For Progress Online, October 2010:
The Big Society is here to stay. As Labour reconnects with the electorate, building a firm base for support through the difficult days to come, it must reassert itself as the natural party of communities – and steal the Big Society agenda.
The current concept of ‘Big Society’, like any idea formed on the back of a fag packet at the eleventh hour, lacks content, analysis and coherence. Labour’s new leader, formerly a minister with responsibility for the third sector and volunteering, must take this opportunity to give Big Society – or the Good Society – the substance it currently lacks.
If it is defined as engaging with members of communities, supporting them and enabling them collectively to improve their locality by influencing the way in which public services are provided, in a manner which is both equitable and socially just, then no one in the centre or on the left will have any problem supporting it.
From opposition, the process of turning ideas into reality is always much more challenging than when in government. Indeed, in opposition the engine for making change in this area will depend as much on Labour activists outside in the big society itself as in Westminster.

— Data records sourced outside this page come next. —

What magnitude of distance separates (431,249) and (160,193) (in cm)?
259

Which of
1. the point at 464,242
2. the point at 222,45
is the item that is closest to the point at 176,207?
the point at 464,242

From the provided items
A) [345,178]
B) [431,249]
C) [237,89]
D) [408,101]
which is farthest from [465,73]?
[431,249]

To lead the Big Society Labour requires a low cost and deliverable strategy. This must include:
- Supporting the infrastructure of civil society, giving community groups and volunteers ever greater capacity to inform, influence or deliver local services
- Upholding the right of people to receive care and other services tailored to their personal needs, something organised and skilled volunteers are well equipped to deliver
- Celebrating the good practice and achievement of volunteers and their organisations, sharing solutions and learning
- Engagement as a Party (and as 200,000 individual Party members) in communities and their organisations, especially in positions of responsibility such as trustees of civil society bodies. (A monthly plod through Minutes and Matters Arising does not count as volunteering)
- Councillors to be more the friends of their community activists and more relaxed about the process of engagement; councils to be partners and supporters of the community sector in respect of consultation, involvement and sharing service delivery.
Even as public spending is cut, decentralisation presents opportunities as well as threats. Labour in communities must be more imaginative and outward looking then ever before, to make the sow’s ear that is the ‘Big Society’ today into the silk purse of tomorrow – and to take the credit for it.